Beratung persönlich oder online

Nach telefonischer Terminvereinbarung wird der Ratsuchende in die Beratungsstelle eingeladen. Viele Schuldnerberatungsstellen haben aufgrund der hohen Nachfrage Wartezeiten bis zu 9 Monaten. Im Erstgespräch wird gemeinsam geklärt, ob und wie der Hilfeprozess durchgeführt wird. In dringlichen Fällen bieten die Schuldnerberatungsstellen eine Kurzberatung zur Krisenintervention an. Die Verbände und viele Schuldnerberatungsstellen beraten auch online. Das Ziel ist allerdings, allen Ratsuchenden eine persönliche face-to-face-Beratung zu bieten.

Hintergrund und Zahlen

Knapp 7 Millionen Menschen in Deutschland sind überschuldet – das sind mehr als 3 Millionen betroffene Haushalte. Überschuldung kommt zwar in allen gesellschaftlichen Schichten vor, in gemeinnützigen Schuldnerberatungen treten Betroffenheit von Armut und Überschuldung allerdings zu knapp 90 Prozent gemeinsam auf.

In Deutschland arbeiten etwa 1.700 Schuldnerberaterinnen und Schuldnerberater in mehr als 1.100 gemeinnützigen Schuldnerberatungsstellen. Davon gehören 251 Schuldnerberatungsstellen zur Diakonie (Quelle: Einrichtungsstatistik der Diakonie Deutschland).

Historie und Ausblick

Die gemeinnützige Schuldnerberatung ist ein noch recht junger Arbeitsbereich der Sozialen Arbeit. Die ersten Schuldnerberatungsstellen entstanden zu Beginn der 1980er Jahre. Rasch stieg die Anzahl der Beratungsstellen auf das heutige Niveau an. Inzwischen ist die gemeinnützige Schuldnerberatung zu einem wesentliches Element in der Armutsbekämpfung und der Familienhilfe geworden. Evaluationen haben die Wirksamkeit der Schuldnerberatung belegt: Jeder Euro, der in die Schuldnerberatung fließt, führt zu Einsparungen von 2 Euro an sozialen Folgekosten.

Seit 2002 gibt es eine jährliche bundesweite Aktionswoche der Schuldnerberatung, die durch die Arbeitsgemeinschaft Schuldnerberatung der Verbände (AG SBV) organisiert wird.

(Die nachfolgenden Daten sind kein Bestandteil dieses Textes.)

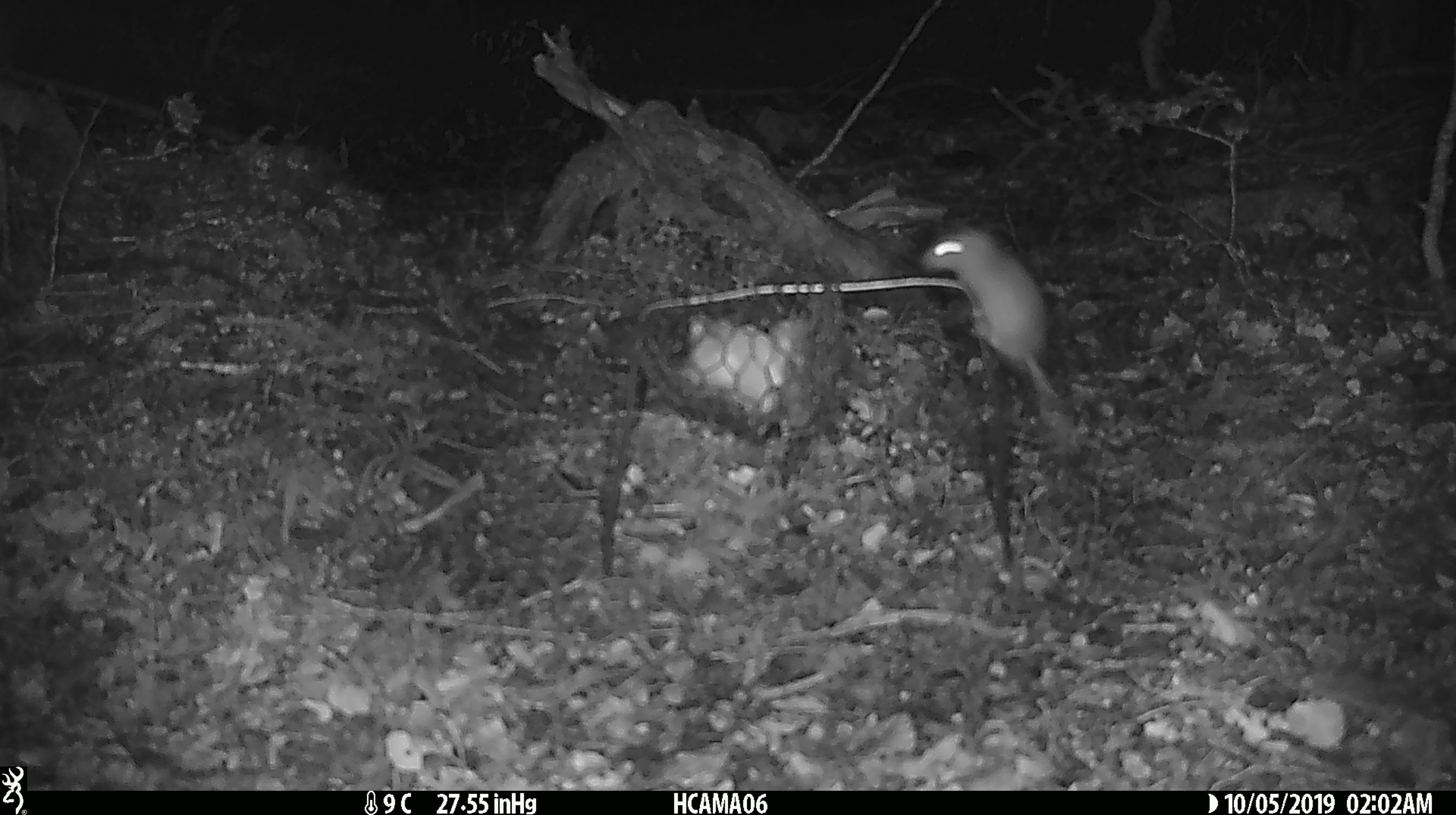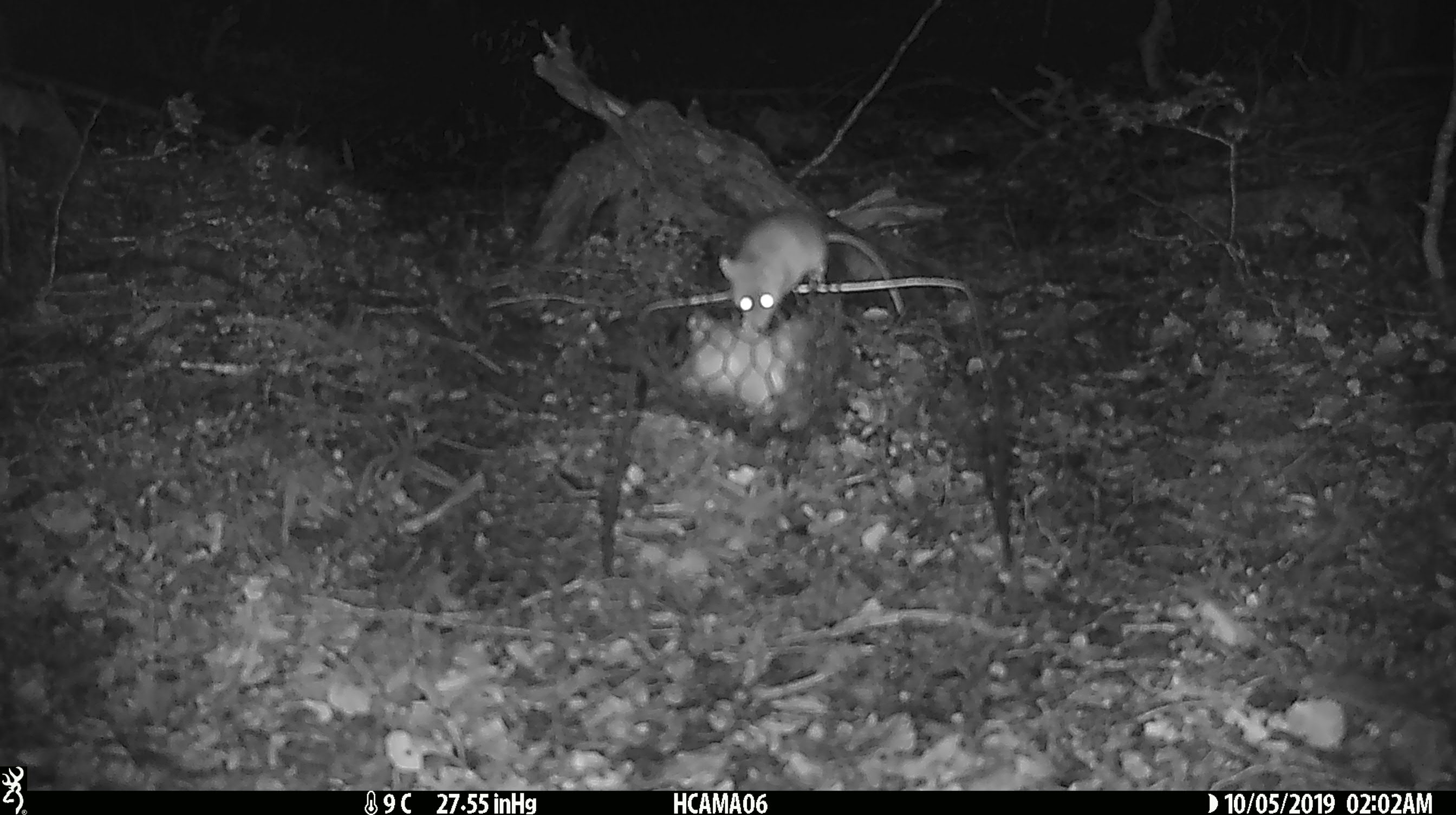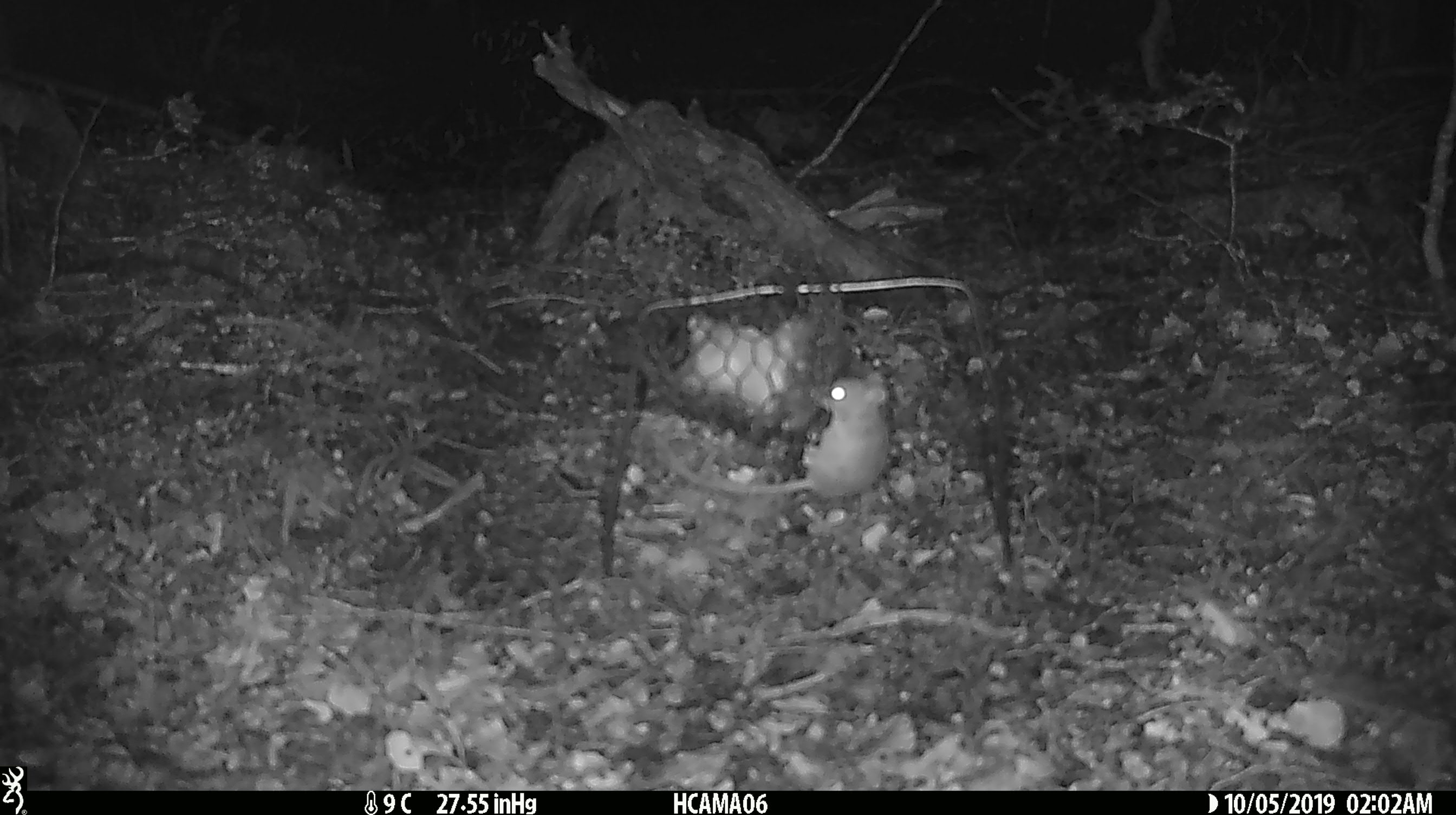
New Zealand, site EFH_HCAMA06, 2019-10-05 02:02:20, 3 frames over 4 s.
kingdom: Animalia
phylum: Chordata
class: Mammalia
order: Rodentia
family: Muridae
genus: Mus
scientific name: Mus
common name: mouse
Mouse (Mus).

Bewertung der Diakonie Deutschland

Trotz der positiven gesellschaftlichen Wirkungen der Schuldnerberatung ist ihre Finanzierung nach Ansicht der Diakonie Deutschland völlig unzureichend. Die Finanzierung ist zudem bundesweit sehr uneinheitlich und speist sich aus vielen unterschiedlichen Quellen. Auch für präventive Arbeit gibt es nicht genügend finanzielle Ressourcen. Zudem kritisiert die Diakonie Deutschland, dass nicht alle Menschen in einer schuldenbedingten Notlage grundsätzlich offenen Zugang zur gemeinnützigen Schuldnerberatung haben. Diese Situation führt dazu, dass nur 10 bis 15 Prozent der überschuldeten Haushalte überhaupt beraten werden können.
Daher fordert die Diakonie Deutschland zusammen mit der Arbeitsgemeinschaft Schuldnerberatung der Verbände ein im Sozialgesetzbuch verankertes Recht auf Schuldnerberatung für alle Menschen, die von Ver- und Überschuldung betroffen sind. Nur über diesen Rechtsanspruch sowie die entsprechenden finanziellen Mittel kann die Schuldnerberatung den tatsächlichen Bedarf an Beratung leisten.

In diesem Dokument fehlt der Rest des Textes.